SET TASK 1:
Which NOT valves do the safety control apparatus claims name by ordinal number?
SET TASK 2:
Will you copy the stretch of the safety control apparatus claims from "4. A safety" through "the operation thereof."?

PROVIDED TEXT:
** BEGIN **

2. A safety control apparatus, as recited in claim 1, further characterized by a first one-way flow valve means controlling flow of fluid under pressure from said delivery port of said OR valve to said control port of said first NOT valve, and by a fourth NOT valve having a supply port connected to the delivery of said one-way flow valve means and said control port of said first NOT valve, a delivery port having a restriced communication with atmosphere and a control port connected to said delivery port of said OR valve, said fourth NOT valve being operable in response to the absence of fluid under pressure at its control port to effect the release of fluid under pressure from the control port of said first NOT valve to atmosphere at a first restricted rate.

3. A safety control apparatus, as recited in claim 1, further comprising: a. a first volume reservoir connected to said control port of said first NOT valve, b. a first one-way flow valve means controlling flow of fluid under pressure from said delivery port of said OR valve to said first volume reservoir and said control port of said first NOT valve, and c. a fourth NOT valve having a supply port connected to said first volume reservoir and said control port of said first NOT valve, a delivery port having a restricted communication with atmosphere and a control port connected to said delivery port of said OR valve, said fourth NOT valve being operable in response to the absence of fluid under pressure at its control port to effect the release of fluid under pressure from said first volume reservoir and the control port of said first NOT valve to atmosphere at a first restricted rate.

4. A safety control brake apparatus, as recited in claim 1, further characterized by a fluid pressure operated alarm means, and by a fifth NOT valve having a supply port to which fluid under pressure may be supplied from the source of compressed fluid, a delivery port connected to said alarm means and a control port supplied with fluid under pressure from said delivery port of said OR valve, said fifth NOT valve being operable in response to the absence of fluid under pressure at its control port to effect the supply of fluid under pressure from its supply port to said alarm means to effect the operation thereof.

** END **

PROVIDED MATERIAL:
** BEGIN **

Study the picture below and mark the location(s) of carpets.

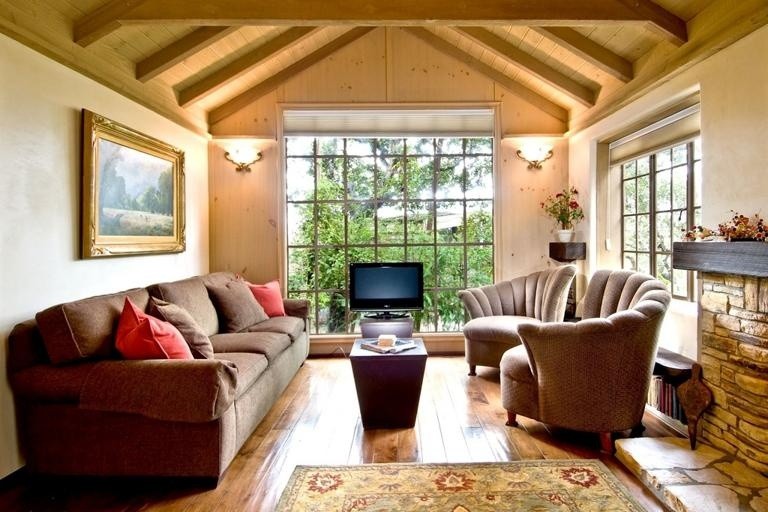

** END **

WRITTEN REPLY 1:
The first NOT valve, the fourth NOT valve, and the fifth NOT valve.

WRITTEN REPLY 2:
4. A safety control brake apparatus, as recited in claim 1, further characterized by a fluid pressure operated alarm means, and by a fifth NOT valve having a supply port to which fluid under pressure may be supplied from the source of compressed fluid, a delivery port connected to said alarm means and a control port supplied with fluid under pressure from said delivery port of said OR valve, said fifth NOT valve being operable in response to the absence of fluid under pressure at its control port to effect the supply of fluid under pressure from its supply port to said alarm means to effect the operation thereof.